NT Wright refers to judgment of this sort as ‘evil collapsing under its own weight.’ I love that phrase. It’s so fitting. On a geo-political scale we remember the fall of Communism, the end of the Third Reich, and the dissolution of Apartheid as regimes that collapsed under their own weight.


Communism failed to deliver even a modicum of the equality it promised, providing instead an even greater disparity between the government and the people. Fascism proved so obscenely inhumane that even those in political support of streamlined governmental systems could no longer ignore the moral implications of finding ‘final solutions’ for socioeconomic problems. It was the church in South Africa that spoke up loudest, albeit latest, against the evils of Apartheid, finally removing the barriers of self-righteous justification for a beastly division of people based upon pigment and gentility.

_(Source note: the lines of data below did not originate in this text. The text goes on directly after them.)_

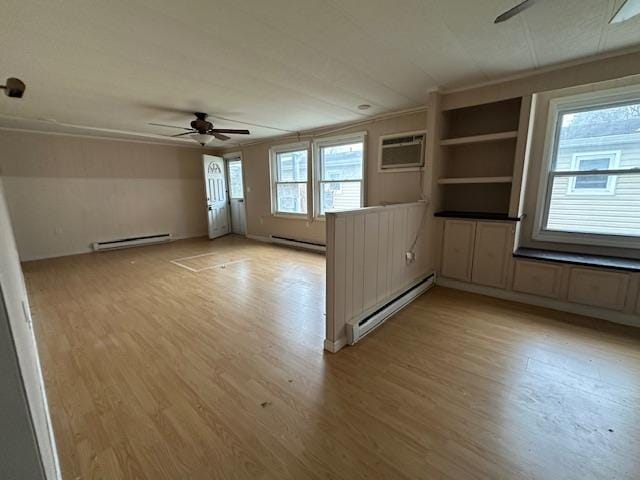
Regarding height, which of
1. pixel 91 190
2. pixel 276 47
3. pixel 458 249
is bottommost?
pixel 458 249

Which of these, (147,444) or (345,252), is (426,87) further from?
(147,444)

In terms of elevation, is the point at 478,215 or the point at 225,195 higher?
the point at 225,195

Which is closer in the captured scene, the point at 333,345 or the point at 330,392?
the point at 330,392

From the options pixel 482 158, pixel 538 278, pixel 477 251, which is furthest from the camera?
pixel 482 158

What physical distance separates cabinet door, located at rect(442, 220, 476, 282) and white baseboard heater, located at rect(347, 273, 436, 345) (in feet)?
1.01

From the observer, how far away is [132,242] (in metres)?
6.12

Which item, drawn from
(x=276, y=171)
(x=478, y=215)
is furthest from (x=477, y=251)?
(x=276, y=171)

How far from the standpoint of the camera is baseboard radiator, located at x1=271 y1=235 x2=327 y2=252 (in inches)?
215

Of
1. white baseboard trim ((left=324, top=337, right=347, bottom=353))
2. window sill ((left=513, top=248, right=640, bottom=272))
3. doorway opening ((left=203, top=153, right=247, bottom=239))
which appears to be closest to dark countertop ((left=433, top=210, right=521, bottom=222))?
window sill ((left=513, top=248, right=640, bottom=272))

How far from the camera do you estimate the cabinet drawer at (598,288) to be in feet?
8.46

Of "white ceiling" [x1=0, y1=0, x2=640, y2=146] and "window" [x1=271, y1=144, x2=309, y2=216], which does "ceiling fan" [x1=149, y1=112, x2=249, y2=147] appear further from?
"window" [x1=271, y1=144, x2=309, y2=216]

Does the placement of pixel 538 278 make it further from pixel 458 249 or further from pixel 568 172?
pixel 568 172

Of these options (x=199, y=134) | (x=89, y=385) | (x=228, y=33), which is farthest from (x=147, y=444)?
(x=199, y=134)

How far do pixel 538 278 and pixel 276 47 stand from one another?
3.48m
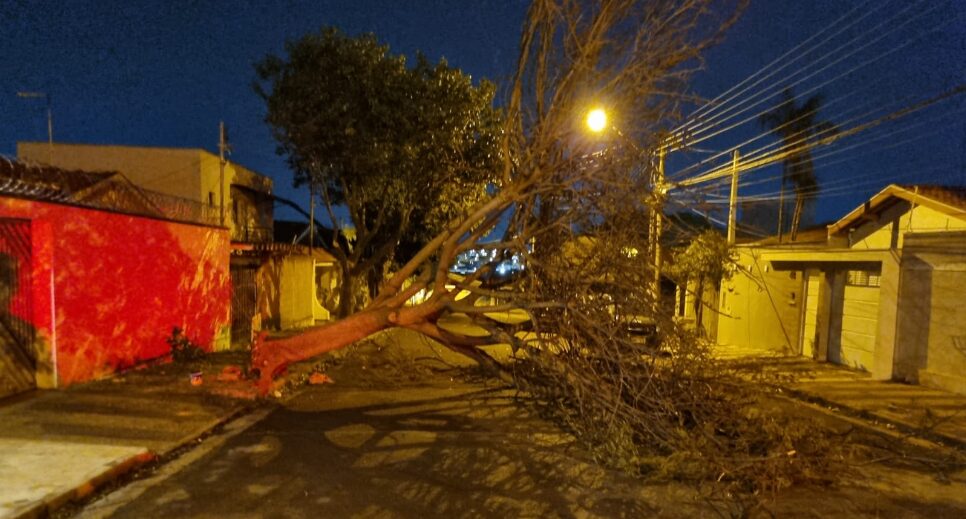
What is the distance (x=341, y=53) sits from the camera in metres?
11.9

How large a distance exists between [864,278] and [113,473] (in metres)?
14.0

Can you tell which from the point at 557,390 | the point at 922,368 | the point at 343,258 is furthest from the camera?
the point at 343,258

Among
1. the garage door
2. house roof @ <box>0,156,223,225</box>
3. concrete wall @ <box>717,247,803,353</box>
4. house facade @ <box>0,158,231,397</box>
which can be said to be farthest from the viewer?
concrete wall @ <box>717,247,803,353</box>

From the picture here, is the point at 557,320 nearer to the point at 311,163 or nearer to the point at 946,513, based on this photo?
the point at 946,513

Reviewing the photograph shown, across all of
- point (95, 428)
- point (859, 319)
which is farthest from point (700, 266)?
point (95, 428)

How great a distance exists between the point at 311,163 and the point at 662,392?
34.3ft

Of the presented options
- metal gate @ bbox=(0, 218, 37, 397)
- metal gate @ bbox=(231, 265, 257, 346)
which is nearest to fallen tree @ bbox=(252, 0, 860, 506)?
metal gate @ bbox=(0, 218, 37, 397)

But it’s not just geo-political evil that collapses under its own weight. Interpersonal evil, sexual sin, dishonest business practices and a host of other sins ultimately carry within the sin itself the seeds of destruction. I counseled a friend who was involved in an extra-marital affair to stop (though I admit, I said it a little more harshly). I told him that that kind of behavior would cost him his marriage, his family, his community standing, and possibly his friendship with me. He didn’t take my advice, and he lost more than I’d foreseen at great personal cost. The only thing he didn’t lose was my friendship, and that was pale comfort given the scale of his calamity.


Judgment is less about God’s punishment and more about the natural consequences of deviation from God’s design for human flourishing.


What goes around comes around.


You’ll get yours and, if you’re not careful, you just might choke on it.


Of course the point of John’s vision—and of our writing here—is to help contextualize judgment as a call for repentance. Every judgment is designed with an escape route; every sentence passed from the throne of God is avoidable. The question is: will we ever take God’s judgments seriously before we have to?